Moreover, roughly 2 in 5 adults still expect to have to practice social distancing and self-isolation for six or more months, a figure that decreased week over week.

Really, people are just getting so sick of this, which could be driving comfort levels.

Namely, people are really amped to get back to normal life, especially traveling and dining out, continued from the uptick we saw last week. We expect to see a huge surge in travel and restaurant dining at some point this year, likely the second half, but new data show it may be even sooner, or at least a resurgence is already underway.

People who say they’re comfortable traveling now continued to rise this week.

Just under one-third of adults have plans to travel in the next month, which is consistent with what we saw last week.

Man (and Young Folks) With the Plan

Men are more likely than women to have any travel plans in the next month.
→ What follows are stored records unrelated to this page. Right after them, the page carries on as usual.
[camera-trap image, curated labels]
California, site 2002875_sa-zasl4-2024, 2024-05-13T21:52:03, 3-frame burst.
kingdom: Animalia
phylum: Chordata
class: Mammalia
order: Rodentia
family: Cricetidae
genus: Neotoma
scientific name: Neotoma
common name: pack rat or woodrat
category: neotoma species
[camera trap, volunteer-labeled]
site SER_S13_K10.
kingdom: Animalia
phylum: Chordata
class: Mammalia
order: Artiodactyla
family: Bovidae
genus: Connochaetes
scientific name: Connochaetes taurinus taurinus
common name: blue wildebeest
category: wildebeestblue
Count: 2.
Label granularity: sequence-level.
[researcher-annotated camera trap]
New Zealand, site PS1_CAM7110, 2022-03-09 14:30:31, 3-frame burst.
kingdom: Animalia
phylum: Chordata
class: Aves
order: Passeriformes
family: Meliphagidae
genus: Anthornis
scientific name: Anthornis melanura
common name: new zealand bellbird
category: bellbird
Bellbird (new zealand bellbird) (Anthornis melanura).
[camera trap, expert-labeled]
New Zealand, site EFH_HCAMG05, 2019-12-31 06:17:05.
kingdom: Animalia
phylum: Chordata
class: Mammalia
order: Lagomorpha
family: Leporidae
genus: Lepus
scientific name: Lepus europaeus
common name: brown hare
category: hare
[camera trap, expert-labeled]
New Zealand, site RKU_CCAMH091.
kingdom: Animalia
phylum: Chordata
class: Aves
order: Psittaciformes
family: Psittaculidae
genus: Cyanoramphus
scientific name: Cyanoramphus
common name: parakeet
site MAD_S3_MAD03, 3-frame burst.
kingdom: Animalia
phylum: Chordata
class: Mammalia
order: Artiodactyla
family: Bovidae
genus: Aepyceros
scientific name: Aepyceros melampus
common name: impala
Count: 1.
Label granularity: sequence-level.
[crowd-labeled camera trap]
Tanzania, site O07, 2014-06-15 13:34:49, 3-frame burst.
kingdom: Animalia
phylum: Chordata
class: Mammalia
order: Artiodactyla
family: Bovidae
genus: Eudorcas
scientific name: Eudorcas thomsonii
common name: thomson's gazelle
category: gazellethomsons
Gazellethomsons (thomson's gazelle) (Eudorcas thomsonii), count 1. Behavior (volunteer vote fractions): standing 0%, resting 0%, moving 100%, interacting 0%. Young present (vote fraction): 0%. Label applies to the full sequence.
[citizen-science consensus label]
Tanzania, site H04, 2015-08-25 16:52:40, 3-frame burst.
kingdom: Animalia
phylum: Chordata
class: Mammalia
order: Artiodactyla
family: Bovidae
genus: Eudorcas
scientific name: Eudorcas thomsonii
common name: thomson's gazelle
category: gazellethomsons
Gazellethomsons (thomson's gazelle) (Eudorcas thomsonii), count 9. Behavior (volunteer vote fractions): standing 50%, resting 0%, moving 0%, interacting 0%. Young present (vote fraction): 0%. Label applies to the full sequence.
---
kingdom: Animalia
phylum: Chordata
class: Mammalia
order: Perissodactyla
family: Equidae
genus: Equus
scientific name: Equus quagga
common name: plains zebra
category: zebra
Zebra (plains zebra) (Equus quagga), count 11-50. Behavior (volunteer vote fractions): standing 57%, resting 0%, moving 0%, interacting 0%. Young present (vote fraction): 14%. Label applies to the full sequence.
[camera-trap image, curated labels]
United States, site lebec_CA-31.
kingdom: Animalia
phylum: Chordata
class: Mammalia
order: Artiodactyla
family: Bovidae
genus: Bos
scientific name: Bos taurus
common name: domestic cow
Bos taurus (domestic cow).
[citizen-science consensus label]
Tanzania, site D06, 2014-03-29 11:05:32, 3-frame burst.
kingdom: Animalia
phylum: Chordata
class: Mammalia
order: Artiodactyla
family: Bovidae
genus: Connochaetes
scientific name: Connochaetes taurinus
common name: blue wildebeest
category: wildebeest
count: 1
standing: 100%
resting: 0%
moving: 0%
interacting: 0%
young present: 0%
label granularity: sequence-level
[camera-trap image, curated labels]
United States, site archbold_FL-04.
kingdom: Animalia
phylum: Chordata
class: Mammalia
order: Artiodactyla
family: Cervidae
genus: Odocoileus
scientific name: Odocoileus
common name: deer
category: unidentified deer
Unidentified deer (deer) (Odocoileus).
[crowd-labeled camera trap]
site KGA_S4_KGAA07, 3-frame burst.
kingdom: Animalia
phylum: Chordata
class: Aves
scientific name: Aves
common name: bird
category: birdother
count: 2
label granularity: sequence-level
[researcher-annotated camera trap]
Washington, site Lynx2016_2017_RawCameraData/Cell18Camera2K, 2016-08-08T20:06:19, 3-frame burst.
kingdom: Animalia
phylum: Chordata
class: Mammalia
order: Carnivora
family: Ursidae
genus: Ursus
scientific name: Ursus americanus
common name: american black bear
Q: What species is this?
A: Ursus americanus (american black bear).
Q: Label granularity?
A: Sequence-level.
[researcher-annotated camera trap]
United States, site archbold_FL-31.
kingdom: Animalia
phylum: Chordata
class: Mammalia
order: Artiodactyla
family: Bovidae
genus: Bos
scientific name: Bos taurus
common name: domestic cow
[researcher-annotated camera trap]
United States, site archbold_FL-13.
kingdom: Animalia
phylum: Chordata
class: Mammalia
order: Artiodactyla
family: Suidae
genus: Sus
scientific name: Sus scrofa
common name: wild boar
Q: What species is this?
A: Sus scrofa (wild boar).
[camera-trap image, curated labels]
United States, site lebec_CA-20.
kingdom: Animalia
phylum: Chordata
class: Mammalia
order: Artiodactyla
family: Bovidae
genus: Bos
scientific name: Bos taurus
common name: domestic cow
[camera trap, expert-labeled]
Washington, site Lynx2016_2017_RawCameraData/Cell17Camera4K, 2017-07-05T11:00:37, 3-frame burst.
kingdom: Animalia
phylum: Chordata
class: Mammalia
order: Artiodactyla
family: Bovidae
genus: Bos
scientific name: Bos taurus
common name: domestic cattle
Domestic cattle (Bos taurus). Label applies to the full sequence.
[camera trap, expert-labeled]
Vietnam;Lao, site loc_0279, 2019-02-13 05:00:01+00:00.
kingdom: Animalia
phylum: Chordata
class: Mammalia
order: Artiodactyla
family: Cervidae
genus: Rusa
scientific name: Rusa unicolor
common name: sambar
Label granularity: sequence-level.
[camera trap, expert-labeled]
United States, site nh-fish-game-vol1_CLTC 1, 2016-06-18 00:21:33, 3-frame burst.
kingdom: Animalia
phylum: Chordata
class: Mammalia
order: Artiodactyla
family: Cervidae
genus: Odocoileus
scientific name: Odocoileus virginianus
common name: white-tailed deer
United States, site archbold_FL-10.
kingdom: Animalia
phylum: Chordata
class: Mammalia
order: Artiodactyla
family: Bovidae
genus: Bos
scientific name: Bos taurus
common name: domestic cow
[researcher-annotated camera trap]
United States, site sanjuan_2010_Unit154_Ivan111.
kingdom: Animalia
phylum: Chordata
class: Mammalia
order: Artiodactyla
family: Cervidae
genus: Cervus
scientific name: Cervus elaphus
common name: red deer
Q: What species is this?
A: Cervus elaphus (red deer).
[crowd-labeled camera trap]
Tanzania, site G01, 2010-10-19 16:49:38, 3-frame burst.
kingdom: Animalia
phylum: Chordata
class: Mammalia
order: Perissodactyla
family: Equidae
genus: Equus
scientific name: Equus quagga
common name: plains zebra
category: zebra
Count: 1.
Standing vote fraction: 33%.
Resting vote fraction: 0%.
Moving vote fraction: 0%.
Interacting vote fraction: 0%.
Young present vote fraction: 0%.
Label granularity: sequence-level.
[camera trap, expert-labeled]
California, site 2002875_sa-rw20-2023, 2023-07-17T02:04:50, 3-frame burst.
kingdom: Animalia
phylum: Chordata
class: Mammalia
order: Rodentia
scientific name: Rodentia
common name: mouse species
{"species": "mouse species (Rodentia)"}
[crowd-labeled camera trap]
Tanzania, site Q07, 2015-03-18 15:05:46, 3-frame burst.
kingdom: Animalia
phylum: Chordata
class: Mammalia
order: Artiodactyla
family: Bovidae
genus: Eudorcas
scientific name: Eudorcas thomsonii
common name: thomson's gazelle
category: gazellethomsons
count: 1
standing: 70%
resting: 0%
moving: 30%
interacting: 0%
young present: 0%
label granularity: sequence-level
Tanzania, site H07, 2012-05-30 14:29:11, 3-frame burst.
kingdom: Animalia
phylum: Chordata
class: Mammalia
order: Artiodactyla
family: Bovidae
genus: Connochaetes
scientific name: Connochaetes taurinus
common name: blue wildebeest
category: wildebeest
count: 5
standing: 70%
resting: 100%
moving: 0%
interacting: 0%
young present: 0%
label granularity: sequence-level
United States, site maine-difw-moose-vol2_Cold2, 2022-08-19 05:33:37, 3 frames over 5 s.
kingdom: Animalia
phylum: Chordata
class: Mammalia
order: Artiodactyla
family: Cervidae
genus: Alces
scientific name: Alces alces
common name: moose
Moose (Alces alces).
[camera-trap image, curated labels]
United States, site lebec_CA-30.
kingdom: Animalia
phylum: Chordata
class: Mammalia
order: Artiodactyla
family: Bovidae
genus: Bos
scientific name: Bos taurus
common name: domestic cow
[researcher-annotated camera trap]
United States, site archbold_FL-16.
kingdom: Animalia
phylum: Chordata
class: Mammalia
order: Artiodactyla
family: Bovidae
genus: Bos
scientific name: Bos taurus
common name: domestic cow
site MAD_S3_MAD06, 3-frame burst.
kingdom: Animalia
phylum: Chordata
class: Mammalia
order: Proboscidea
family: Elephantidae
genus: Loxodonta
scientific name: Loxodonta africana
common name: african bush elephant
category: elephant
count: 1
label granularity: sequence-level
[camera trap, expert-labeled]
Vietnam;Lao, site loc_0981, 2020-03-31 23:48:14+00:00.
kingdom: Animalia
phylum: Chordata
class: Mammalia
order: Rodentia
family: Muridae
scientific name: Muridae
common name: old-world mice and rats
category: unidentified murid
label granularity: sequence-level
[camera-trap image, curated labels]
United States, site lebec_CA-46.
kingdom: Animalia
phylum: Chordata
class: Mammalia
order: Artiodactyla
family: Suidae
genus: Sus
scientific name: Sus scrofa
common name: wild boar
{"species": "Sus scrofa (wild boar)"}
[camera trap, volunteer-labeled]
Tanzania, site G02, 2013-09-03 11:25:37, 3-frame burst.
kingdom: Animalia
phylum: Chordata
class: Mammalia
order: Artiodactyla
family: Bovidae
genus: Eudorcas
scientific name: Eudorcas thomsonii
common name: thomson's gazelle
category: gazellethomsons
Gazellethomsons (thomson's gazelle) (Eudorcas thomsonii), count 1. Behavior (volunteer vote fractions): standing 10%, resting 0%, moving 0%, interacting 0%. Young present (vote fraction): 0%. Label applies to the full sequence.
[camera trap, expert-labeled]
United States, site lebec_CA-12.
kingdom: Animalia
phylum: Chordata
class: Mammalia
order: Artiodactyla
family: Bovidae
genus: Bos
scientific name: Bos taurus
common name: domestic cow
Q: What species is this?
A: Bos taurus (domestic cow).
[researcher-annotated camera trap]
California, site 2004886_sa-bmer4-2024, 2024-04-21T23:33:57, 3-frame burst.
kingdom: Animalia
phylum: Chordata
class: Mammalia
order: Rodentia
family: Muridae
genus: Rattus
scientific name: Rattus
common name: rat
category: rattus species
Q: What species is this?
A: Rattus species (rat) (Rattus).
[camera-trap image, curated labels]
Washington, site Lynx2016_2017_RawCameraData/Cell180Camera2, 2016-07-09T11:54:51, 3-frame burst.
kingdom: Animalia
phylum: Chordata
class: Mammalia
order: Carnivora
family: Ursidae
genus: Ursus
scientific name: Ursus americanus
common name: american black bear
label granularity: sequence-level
Young adults are more likely to have plans to travel in the next month as well.

Those who have had their pay negatively impacted a result of the pandemic are the least likely to have travel plans in the next month. Conversely, those who are not working but still getting paid (which is quite a small portion of the population) are much more likely to have travel plans booked.

Dining Out Is It

Comfort going out to eat right now increased significantly this week (jumping from 38% to 46%) to a high figure we haven’t seen since the fall.

However, and unfortunately for dining establishments, actual plans to dine in at a restaurant in the next week remain consistent with what we saw last week. Recent gains in this area are still very encouraging, especially with nearly half of all U.S. adults reporting they’re comfortable dining out now.

Everything is in flux, including U.S. consumer’s shifting habits. Things will eventually get back to some sort of normal and businesses will see increasing foot traffic come in droves, but  at this point, it’s just a matter of when.